In [None]:

import os
import sys
import math
import random
import numpy as np
import matplotlib.pyplot as plt

%matplotlib inline

import tensorflow as tf
from tensorflow.keras import models, layers, optimizers
from tensorflow.keras.datasets import imdb
from tensorflow.keras.preprocessing import sequence
from tensorflow.keras.layers import Embedding, Dense, Flatten, LSTM, Bidirectional, Dropout

print("Python version:", sys.version)
print("TensorFlow version:", tf.__version__)
print("GPU devices:", tf.config.list_physical_devices("GPU"))


In [None]:
# IMDB 数据集配置
MAX_FEATURES = 10000   # 使用最常见的前 10,000 个单词
MAXLEN_DEFAULT = 200   # 默认序列长度

# 为了训练速度，我们只使用部分样本
N_TRAIN_SAMPLES = 20000
N_TEST_SAMPLES  = 10000

BATCH_SIZE = 128

# 嵌入层实验用的超参数候选（实验 1-1）
MAXLEN_LIST = [100, 200, 300]     # 不同的样本长度
EMBED_DIM_LIST = [8, 16, 32]      # 不同的词向量维度
EPOCHS_EMBED = 5                  # 每个组合训练轮数

# RNN 实验（实验 2）超参数
MAXLEN_RNN = 200
EMBED_DIM_RNN = 32
EPOCHS_RNN = 5                    # LSTM / 堆叠 LSTM / BiLSTM 的训练轮数

print("MAX_FEATURES:", MAX_FEATURES)
print("N_TRAIN_SAMPLES:", N_TRAIN_SAMPLES, "N_TEST_SAMPLES:", N_TEST_SAMPLES)


In [None]:
# num_words=MAX_FEATURES: 只保留词频最高的 MAX_FEATURES 个单词
(x_train_raw, y_train_raw), (x_test_raw, y_test_raw) = imdb.load_data(num_words=MAX_FEATURES)

print("原始训练集大小:", len(x_train_raw))
print("原始测试集大小:", len(x_test_raw))

# 为了节省时间，截取前 N_TRAIN_SAMPLES / N_TEST_SAMPLES 条样本
x_train_raw = x_train_raw[:N_TRAIN_SAMPLES]
y_train_raw = y_train_raw[:N_TRAIN_SAMPLES]
x_test_raw  = x_test_raw[:N_TEST_SAMPLES]
y_test_raw  = y_test_raw[:N_TEST_SAMPLES]

print("使用的训练集大小:", len(x_train_raw))
print("使用的测试集大小:", len(x_test_raw))
print("示例原始序列（前 1 条）:", x_train_raw[0][:20], "...")


In [None]:
def plot_history(history, title_prefix=""):
    """绘制 accuracy / loss 曲线。"""
    acc = history.history.get("acc") or history.history.get("accuracy")
    val_acc = history.history.get("val_acc") or history.history.get("val_accuracy")
    loss = history.history.get("loss")
    val_loss = history.history.get("val_loss")

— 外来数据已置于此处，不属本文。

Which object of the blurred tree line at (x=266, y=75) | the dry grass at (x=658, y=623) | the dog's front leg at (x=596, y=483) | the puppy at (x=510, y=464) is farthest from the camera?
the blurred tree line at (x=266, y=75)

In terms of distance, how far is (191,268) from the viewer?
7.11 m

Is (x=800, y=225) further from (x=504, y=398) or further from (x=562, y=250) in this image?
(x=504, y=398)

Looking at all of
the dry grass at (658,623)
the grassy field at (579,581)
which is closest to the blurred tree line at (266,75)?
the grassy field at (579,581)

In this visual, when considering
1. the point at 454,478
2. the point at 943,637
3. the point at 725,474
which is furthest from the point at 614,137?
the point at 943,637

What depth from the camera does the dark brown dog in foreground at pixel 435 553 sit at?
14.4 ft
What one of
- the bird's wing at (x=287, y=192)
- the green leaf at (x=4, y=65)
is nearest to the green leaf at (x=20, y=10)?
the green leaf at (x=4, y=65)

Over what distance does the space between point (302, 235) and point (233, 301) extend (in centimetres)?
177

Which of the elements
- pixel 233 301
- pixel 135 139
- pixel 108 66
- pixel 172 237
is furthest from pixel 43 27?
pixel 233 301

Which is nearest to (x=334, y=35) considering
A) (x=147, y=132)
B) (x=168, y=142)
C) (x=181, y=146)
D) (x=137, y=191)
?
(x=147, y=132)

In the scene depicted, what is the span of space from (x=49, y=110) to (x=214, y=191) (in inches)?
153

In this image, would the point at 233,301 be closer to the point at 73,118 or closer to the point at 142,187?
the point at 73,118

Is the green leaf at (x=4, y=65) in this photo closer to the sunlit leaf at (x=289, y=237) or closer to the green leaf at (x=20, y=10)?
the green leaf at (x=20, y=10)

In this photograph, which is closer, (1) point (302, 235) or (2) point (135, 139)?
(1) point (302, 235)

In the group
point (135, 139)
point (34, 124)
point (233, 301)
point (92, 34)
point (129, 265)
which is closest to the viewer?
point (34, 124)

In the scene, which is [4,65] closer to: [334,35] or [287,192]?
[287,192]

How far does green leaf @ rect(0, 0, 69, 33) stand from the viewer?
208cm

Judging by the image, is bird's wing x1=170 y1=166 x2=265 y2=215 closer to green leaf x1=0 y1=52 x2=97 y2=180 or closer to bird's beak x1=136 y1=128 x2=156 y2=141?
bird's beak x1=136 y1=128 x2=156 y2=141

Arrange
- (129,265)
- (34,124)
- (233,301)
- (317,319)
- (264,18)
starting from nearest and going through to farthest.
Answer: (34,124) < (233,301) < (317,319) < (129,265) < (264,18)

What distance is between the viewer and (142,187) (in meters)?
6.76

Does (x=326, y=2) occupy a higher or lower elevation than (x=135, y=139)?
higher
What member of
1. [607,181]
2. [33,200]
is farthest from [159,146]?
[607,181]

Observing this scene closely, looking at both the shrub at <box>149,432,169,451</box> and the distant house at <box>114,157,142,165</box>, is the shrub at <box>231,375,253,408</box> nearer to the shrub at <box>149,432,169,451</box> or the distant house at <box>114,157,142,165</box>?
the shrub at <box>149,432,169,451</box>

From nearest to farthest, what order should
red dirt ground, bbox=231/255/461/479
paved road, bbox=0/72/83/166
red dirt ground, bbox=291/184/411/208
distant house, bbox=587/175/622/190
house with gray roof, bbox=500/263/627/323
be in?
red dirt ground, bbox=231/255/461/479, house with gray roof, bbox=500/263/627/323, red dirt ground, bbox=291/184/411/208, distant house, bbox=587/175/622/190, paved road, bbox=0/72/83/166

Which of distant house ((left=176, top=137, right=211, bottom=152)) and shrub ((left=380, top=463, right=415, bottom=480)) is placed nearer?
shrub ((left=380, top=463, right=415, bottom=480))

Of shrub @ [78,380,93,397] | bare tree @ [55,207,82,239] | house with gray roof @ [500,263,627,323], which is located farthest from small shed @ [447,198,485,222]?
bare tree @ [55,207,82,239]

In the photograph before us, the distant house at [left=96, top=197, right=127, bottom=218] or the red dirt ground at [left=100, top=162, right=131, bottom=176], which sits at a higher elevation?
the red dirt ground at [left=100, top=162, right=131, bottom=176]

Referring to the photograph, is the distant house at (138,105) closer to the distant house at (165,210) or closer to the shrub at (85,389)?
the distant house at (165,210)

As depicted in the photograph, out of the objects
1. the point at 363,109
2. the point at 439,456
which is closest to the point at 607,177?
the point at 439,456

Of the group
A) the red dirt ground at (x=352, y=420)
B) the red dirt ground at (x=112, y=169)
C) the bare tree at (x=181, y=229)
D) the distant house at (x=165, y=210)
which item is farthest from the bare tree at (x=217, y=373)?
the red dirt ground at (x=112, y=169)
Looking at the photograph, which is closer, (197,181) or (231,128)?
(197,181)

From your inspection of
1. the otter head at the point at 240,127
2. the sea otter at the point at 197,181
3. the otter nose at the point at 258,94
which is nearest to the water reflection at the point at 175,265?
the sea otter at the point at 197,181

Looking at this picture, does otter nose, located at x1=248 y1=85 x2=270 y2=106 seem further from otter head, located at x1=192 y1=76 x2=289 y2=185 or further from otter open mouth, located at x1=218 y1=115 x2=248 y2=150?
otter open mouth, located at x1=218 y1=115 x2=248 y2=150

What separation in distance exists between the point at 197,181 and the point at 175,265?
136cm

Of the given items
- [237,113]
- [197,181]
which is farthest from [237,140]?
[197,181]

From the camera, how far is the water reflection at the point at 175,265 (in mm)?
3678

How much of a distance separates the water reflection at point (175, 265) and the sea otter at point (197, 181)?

    epochs = range(1, len(acc) + 1)

    plt.figure()
    plt.plot(epochs, acc, "bo", label="Training acc")
    plt.plot(epochs, val_acc, "b", label="Validation acc")
    plt.title(f"{title_prefix} Training and validation accuracy")
    plt.legend()

    plt.figure()
    plt.plot(epochs, loss, "bo", label="Training loss")
    plt.plot(epochs, val_loss, "b", label="Validation loss")
    plt.title(f"{title_prefix} Training and validation loss")
    plt.legend()

    plt.show()


## 词嵌入进行电影评论分类

In [None]:
def build_embedding_model(maxlen, embedding_dim):
    """构建一个 Embedding + Flatten + Dense 的简单网络。"""
    model = models.Sequential()
    model.add(Embedding(MAX_FEATURES, embedding_dim, input_length=maxlen))
    model.add(Flatten())
    model.add(Dense(1, activation="sigmoid"))
    model.compile(
        optimizer="rmsprop",
        loss="binary_crossentropy",
        metrics=["acc"]
    )
    return model


In [None]:
results_embed = []

for maxlen in MAXLEN_LIST:
    # 对当前 maxlen 重新进行 padding
    x_train = sequence.pad_sequences(x_train_raw, maxlen=maxlen)
    x_test  = sequence.pad_sequences(x_test_raw,  maxlen=maxlen)
    print("\n=== 当前样本长度 maxlen =", maxlen, "===")
    print("x_train shape:", x_train.shape, "x_test shape:", x_test.shape)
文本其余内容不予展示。